Ohhhhhhhhhhhhhh....now I get it!

When I saw the "distribution amplifier" on your diagram, I thought you were talking about the kind of 12-channel amplifiers that seem to cost around $1200.

$84 is definitely totally doable. Susie spends more than that on a new shirt so WAF should not be a problem!

If I understand this correctly now, I can use the Xantech to split the line-level signal and then run from that to the separate receivers. Are you pretty happy with the Technics receivers you have?

Thanks again for all the help and patience on what are no doubt a bunch of elementary questions.

Bill
 
xlucent said:
Dublin00,

Thinking about my last post, it seems to me that maybe all I'd have to do is connect the preamp output (tape out or line out) of my Marantz receiver to the input of something like your Sonance amp. Is that correct? If so, since you have a couple of the Sonance amps, do you just split the signal out of the control amp?

Bill
Hi, sorry I didn't comment on that, but for me I used the pre-amp output on my Sony STR-V444ES (not Marantz). As others have commented the tape loop should work fine too.

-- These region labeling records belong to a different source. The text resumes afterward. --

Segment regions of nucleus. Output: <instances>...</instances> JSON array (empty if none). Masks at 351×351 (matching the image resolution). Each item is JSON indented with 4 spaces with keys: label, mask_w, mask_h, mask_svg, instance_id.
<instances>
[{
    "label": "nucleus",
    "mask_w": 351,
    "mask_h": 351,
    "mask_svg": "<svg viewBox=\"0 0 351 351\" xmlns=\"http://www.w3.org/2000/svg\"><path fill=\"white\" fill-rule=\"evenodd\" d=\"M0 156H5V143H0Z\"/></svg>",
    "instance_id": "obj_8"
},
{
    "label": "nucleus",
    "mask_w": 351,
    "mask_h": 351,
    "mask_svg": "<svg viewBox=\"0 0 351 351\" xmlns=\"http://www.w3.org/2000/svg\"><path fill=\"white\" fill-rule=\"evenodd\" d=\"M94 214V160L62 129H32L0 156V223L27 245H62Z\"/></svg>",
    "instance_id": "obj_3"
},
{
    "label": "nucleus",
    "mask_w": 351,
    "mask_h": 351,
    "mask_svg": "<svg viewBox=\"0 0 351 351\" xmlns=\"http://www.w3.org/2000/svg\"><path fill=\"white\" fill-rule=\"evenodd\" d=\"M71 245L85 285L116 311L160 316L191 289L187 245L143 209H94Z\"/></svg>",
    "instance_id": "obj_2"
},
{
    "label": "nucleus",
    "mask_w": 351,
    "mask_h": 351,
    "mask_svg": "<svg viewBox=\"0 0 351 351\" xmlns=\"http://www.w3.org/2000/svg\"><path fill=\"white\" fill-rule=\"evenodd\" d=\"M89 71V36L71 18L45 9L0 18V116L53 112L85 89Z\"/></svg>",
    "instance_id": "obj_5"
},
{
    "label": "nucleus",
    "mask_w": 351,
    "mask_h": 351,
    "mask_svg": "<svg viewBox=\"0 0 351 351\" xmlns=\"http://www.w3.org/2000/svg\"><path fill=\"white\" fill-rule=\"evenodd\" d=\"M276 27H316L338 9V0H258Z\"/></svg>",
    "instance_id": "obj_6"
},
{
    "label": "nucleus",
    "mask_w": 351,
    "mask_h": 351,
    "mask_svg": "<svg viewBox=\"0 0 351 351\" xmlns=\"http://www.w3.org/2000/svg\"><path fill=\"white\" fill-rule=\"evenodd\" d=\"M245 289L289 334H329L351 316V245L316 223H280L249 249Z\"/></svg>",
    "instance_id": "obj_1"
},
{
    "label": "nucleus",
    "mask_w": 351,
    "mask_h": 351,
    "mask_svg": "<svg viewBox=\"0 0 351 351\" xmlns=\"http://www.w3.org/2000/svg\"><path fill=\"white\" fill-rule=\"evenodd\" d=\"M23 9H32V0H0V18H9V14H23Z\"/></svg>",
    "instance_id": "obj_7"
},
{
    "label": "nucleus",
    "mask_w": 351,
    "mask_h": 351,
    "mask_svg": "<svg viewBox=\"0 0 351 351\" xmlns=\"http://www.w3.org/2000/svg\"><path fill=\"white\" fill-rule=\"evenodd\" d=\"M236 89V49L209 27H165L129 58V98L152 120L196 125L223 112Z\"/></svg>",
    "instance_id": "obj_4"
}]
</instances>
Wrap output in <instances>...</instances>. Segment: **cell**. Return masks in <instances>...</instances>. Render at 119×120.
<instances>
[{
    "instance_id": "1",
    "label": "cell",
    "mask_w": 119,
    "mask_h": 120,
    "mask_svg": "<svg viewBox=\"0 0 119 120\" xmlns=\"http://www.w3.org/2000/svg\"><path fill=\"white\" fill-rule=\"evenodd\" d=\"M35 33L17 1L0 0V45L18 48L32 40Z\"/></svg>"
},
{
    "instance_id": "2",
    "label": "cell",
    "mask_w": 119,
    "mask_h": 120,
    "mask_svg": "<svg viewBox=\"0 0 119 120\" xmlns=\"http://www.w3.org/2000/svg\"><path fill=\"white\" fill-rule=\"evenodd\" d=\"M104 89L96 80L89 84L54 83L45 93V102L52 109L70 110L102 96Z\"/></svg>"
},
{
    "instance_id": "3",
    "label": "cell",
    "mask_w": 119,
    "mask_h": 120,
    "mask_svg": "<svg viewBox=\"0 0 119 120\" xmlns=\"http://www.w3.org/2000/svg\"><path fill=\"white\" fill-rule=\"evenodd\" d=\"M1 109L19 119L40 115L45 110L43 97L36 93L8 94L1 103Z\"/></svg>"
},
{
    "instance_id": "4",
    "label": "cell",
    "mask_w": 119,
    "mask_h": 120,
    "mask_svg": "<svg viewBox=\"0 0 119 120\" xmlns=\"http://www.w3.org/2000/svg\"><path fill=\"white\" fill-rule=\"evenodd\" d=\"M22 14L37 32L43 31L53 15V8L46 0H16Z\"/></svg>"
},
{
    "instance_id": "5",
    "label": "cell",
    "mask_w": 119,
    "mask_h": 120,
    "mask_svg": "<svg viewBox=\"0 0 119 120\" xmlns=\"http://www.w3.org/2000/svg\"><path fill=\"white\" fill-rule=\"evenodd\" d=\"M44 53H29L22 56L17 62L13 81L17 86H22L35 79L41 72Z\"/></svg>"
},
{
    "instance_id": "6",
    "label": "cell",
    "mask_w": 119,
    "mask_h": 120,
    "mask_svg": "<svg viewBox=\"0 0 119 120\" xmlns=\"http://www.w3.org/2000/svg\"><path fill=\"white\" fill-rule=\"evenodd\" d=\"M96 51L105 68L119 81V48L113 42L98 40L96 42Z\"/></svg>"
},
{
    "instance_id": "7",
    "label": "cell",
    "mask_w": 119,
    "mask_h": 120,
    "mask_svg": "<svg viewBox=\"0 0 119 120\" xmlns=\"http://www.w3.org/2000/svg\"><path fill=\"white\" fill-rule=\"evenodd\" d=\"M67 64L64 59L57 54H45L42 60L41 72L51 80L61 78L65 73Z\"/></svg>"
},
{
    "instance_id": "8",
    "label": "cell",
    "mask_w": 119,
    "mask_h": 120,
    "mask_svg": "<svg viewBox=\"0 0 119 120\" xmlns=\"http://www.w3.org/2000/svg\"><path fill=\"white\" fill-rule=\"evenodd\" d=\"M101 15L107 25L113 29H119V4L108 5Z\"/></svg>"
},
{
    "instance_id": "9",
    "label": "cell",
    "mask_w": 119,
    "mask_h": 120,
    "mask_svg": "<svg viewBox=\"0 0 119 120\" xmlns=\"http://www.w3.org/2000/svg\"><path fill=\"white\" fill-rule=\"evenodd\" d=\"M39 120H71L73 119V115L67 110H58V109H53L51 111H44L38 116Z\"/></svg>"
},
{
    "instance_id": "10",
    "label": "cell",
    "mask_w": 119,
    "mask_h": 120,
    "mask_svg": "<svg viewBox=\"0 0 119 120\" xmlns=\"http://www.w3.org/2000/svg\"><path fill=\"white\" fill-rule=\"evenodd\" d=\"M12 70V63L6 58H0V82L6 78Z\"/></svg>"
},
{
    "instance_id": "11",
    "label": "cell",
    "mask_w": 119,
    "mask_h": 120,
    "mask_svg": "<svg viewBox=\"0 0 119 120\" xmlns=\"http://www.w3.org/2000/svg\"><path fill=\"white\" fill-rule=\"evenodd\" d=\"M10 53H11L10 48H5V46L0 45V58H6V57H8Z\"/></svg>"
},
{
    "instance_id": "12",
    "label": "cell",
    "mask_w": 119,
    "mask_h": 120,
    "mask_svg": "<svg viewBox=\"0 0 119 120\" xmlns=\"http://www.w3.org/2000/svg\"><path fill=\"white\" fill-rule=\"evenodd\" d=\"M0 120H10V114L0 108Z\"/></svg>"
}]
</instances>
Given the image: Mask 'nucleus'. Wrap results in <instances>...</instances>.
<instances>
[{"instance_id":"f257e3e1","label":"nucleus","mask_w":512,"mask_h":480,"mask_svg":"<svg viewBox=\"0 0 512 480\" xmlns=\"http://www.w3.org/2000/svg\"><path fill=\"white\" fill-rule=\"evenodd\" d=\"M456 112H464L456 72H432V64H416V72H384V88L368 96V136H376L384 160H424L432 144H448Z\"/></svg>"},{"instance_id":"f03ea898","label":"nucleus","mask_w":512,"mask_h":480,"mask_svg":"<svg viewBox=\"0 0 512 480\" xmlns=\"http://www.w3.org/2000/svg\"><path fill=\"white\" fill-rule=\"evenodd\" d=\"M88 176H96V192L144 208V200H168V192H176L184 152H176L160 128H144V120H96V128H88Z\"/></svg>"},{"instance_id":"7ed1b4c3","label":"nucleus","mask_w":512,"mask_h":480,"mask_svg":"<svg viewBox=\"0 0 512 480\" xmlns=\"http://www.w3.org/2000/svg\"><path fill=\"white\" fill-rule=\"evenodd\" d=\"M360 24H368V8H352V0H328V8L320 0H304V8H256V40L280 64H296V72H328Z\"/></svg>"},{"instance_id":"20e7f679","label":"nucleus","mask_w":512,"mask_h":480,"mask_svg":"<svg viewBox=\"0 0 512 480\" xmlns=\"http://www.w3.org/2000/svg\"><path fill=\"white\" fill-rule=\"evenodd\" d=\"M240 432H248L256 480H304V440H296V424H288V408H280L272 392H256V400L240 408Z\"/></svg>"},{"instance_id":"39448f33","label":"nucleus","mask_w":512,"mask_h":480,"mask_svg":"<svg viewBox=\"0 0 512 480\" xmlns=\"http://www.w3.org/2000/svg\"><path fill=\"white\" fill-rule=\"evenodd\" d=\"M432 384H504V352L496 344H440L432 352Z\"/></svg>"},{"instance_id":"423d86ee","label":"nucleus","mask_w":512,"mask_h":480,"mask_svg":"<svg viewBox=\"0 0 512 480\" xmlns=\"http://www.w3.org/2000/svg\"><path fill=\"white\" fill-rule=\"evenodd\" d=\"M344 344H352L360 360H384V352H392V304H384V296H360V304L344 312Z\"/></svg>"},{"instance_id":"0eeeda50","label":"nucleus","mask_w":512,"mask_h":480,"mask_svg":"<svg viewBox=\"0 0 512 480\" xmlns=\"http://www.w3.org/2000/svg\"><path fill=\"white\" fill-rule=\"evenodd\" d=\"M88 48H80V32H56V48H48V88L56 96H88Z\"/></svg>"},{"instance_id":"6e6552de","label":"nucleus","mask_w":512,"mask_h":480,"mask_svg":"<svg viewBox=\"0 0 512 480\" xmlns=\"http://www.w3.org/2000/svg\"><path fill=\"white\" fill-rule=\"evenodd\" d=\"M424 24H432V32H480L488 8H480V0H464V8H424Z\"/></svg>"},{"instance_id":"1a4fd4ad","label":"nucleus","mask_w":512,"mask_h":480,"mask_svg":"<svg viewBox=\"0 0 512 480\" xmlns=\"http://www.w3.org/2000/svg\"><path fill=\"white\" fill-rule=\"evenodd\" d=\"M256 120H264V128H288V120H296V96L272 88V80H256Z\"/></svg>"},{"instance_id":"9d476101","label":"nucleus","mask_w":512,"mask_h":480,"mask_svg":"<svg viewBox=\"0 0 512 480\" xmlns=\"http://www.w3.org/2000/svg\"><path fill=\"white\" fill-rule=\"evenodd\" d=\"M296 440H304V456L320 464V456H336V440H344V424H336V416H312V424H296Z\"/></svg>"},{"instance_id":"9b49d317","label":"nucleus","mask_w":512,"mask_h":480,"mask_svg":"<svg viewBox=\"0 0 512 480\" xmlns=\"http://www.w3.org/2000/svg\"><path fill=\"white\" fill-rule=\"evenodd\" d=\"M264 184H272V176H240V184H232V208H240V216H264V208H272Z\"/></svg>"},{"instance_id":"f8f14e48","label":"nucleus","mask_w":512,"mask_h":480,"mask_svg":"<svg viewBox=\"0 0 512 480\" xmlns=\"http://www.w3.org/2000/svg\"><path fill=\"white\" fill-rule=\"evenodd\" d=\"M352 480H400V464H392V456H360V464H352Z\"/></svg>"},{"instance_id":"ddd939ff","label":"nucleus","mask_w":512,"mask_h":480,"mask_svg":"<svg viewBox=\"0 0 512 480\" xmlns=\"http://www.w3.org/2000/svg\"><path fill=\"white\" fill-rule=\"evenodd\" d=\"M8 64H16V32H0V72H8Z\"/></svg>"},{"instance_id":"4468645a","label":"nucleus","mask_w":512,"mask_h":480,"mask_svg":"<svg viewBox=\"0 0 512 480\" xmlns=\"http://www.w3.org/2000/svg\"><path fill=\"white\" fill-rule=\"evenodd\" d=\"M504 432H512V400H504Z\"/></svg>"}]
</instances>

As for connecting all of my Sonance 260X3's to one pre-amp output the nice thing about these amps is that they are designed to daisy chain. Each one has a line-in and a line-out, so you just daisy-chain one to the other. Also, no noticable delay that I can hear. I'm sure there is small delay from amp-to-amp, but it is probably so small you would need something more sensitive than my ears to hear it.
 
The preamp output would be ok if you want to control the overall volume with the main receiver. If you want to control each zones volume then I would use the tape output.

I like the Technics receivers. It allows me to control each zones bass and treble to adjust for differences in speakers.